I am interpreting the second sentence as “Not tail-recursive and not lazy” (as opposed to “Not tail-recursive, but lazy”).

One question is about the phrase “In particular”. How does the fact that one must consume one of the lists fully to get the exception make the function non-lazy? (Or non-tail-recursive?? No.)

Looking at the source, though, I’m not clear on what is and isn’t lazy. The definition is:

let map2 f l1 l2 =
  let rec aux l1 l2 =
    match (next l1, next l2) with
    | (Cons (h1, t1), Cons(h2, t2)) -> lazy (Cons (f h1 h2, aux t1 t2))
    | (Nil, Nil)                    -> nil
    | (Cons _, Nil) | (Nil, Cons _) -> raise (Different_list_size "LazyList.map2")
  in aux l1 l2

Compare this with LazyList.map, whose doc comment says it is a “Lazy map”:

let map f l =
  let rec aux rest =  match next rest with
    | Cons (x, (t : 'a t)) -> Cons (f x, lazy (aux t))
    | Nil                  -> Nil
  in lazy (aux l)

They differ in that in map2, lazy is applied to the Cons, while in map, lazy is inside the Cons, and applies to computation of the next node.
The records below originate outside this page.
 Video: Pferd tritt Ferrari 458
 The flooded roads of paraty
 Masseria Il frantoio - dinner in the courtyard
So there is something lazy about map2, but it’s different from map’s laziness. I don’t understand the difference, though.
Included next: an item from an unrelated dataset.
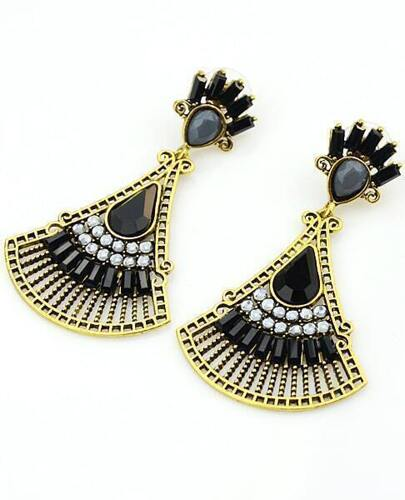 Black Fan-Shaped Gemstone Gold Earrings
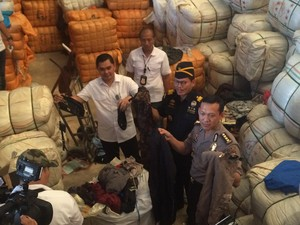2 Ribu Koli Tekstil Bekas di Cakung Diimpor dari Jepang dan Korsel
It seems as if map2 is even more lazy than map. In map, you immediately apply f to the head, and the rest of the list is lazily constructed. In map2, f isn’t even applied to the head immediately.

theindigamer · November 10, 2017, 10:50pm

It is lazy actually. “Not tail-recursive, lazy.” == (not tail-recursive) and (lazy).

Contrast this with the next function: “iter2 … Tail-recursive, eager.” == (tail-recursive) and (eager).

Of course, you don’t have to believe me, try looking at an example.

let x = LazyList.seq 0 ((+) 1) ((<=) 0);;
let y = LazyList.seq 0 (fun z -> z - 1) ((>=) 0);;
let plus_w_print x y = let () = print_string "Hi!" in x + y;;
let z = LazyList.map2 plus_w_print x y;;
(* doesn't print anything *)
Lazy.force z;;
(* Hi!- : int BatLazyList.node_t = Batteries.LazyList.Cons (0, <lazy>) *)

That’s why it also says:

In particular, the exception is raised only after the shortest list has been entirely consumed.

So long as you don’t consume any of the input lists, you won’t get an exception because of the laziness. If the evaluation were eager, you’d get an exception immediately when you called the function with lists of mismatched sizes.

In map, you immediately apply f to the head, and the rest of the list is lazily constructed.

Not quite. Look at the overall definition let map f l = let ... in lazy (aux l). The lazy keyword prevents immediate evaluation. You can check this:

utop # let id_w_print x = let () = print_int x in x;;
utop # let foo = LazyList.map id_w_print x;;
val foo : int LazyList.t = <lazy>
utop # Lazy.force foo;;
0- : int BatLazyList.node_t = Batteries.LazyList.Cons (0, <lazy>)

mars0i · November 10, 2017, 11:59pm

Oh–well that explains it! Just a scope ambiguity.

Thanks for all of the further explanation and demonstration. I hadn’t noticed that other lazy in the map definition, and now I understand the comment about the exception. Makes sense.

theindigamer · November 11, 2017, 1:40am

The point of my small example was to show how you can “test the hypothesis” yourself without
jumping into the source directly . It’s often much easier that way.

mars0i · November 11, 2017, 3:38am

@theindigamer, thanks. I knew the principle, but hadn’t taken the time to explore good ways to do it in OCaml with lazy lists, so your examples are definitely helpful. Adding print statements is not as trivial in OCaml as in many other languages; that’s a partly consequence of a rigorous type system.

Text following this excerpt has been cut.